Problems to solve
1. Output the passage of the Billinudgel text starting at "Town in New" and ending at "Brigade from 1976.", copied word for word.
2. Answer these questions using the Billinudgel text.
(a) In what year was a railway station opened in the town?
(b) Who are the traditional owners of the land?
(c) In what year was the name Billinudgel formally gazetted?
3. For each statement, say whether it agrees with the Billinudgel text. Answer yes or no and quote the deciding words from the text.
(a) The Pacific Highway bypassed the area in July 2007.
(b) The town was renamed Hainsville in 1876.
(c) Cedar from the area was shipped from Brunswick Heads to Melbourne.

Town in New South Wales, Australia

Billinudgel is a town in the Northern Rivers region of New South Wales, Australia, and is part of Byron Shire. The Murwillumbah railway line once passed through the town and a railway station was opened there in 1894.

The area was bypassed by a heavily upgraded Pacific Highway in July 2007, home to the NSW RFS Billinudgel/Ocean Shores Brigade from 1976.

The traditional owners of this land are the Minjungbal people of the Bundjalung nation.

== Place name ==
It is commonly accepted that name Billinudgel is derived from Bundjalung language word Bilihnadhihl, meaning "once belonged to a parrot" or "place of the king parrot". A less commonly thought origin, published in 1963, is that it means "the middle ground between a sea and a lake".

During the period of early European settlement it was also known as Grahamtown and then later changed to Hainsville in 1891. Despite this the name Billinudgel has been used as early as 1876 although it was often referred to as Billy Nudgel or Billy Mooghill; and spelling variations carried on for many years until formally gazetted in 1919.

== History ==
European settlement began in Billinudgel in the 1840s and consisted mainly of "cedar-getters" that harvested and milled cedar trees which were then rafted down the Brunswick River to Brunswick Heads where they were then shipped to Sydney.

Data under study
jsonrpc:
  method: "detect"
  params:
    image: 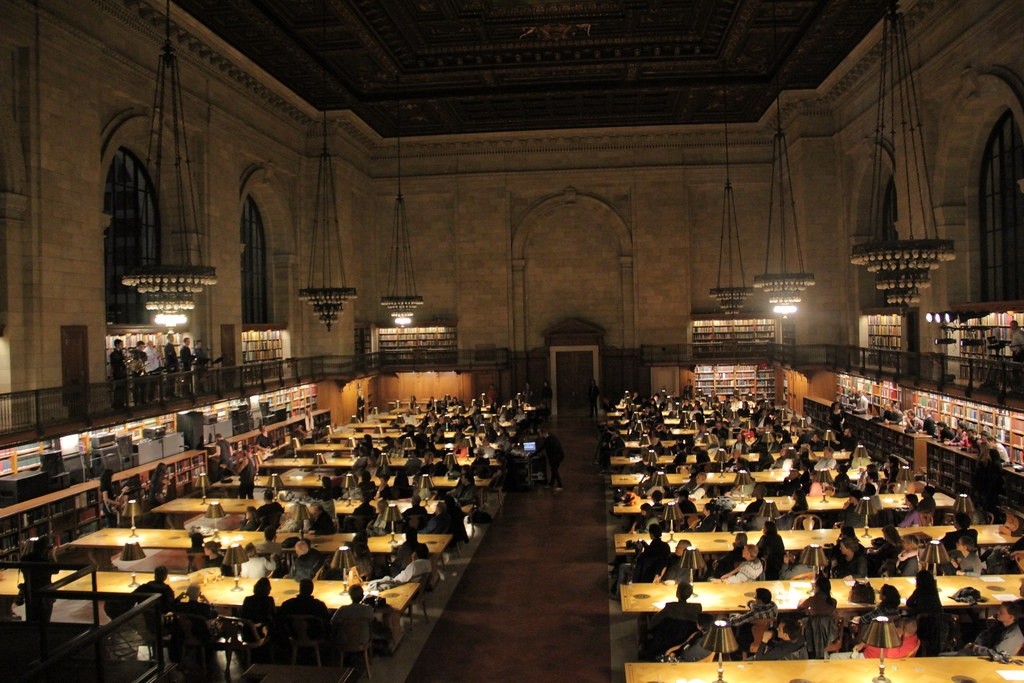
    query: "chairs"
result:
[153,612,378,678]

Set of answers
1.
Town in New South Wales, Australia

Billinudgel is a town in the Northern Rivers region of New South Wales, Australia, and is part of Byron Shire. The Murwillumbah railway line once passed through the town and a railway station was opened there in 1894.

The area was bypassed by a heavily upgraded Pacific Highway in July 2007, home to the NSW RFS Billinudgel/Ocean Shores Brigade from 1976.

2.
(a) 1894
(b) The Minjungbal people of the Bundjalung nation
(c) 1919

3.
(a) Yes: "bypassed by a heavily upgraded Pacific Highway in July 2007"
(b) No: "changed to Hainsville in 1891"
(c) No: "shipped to Sydney"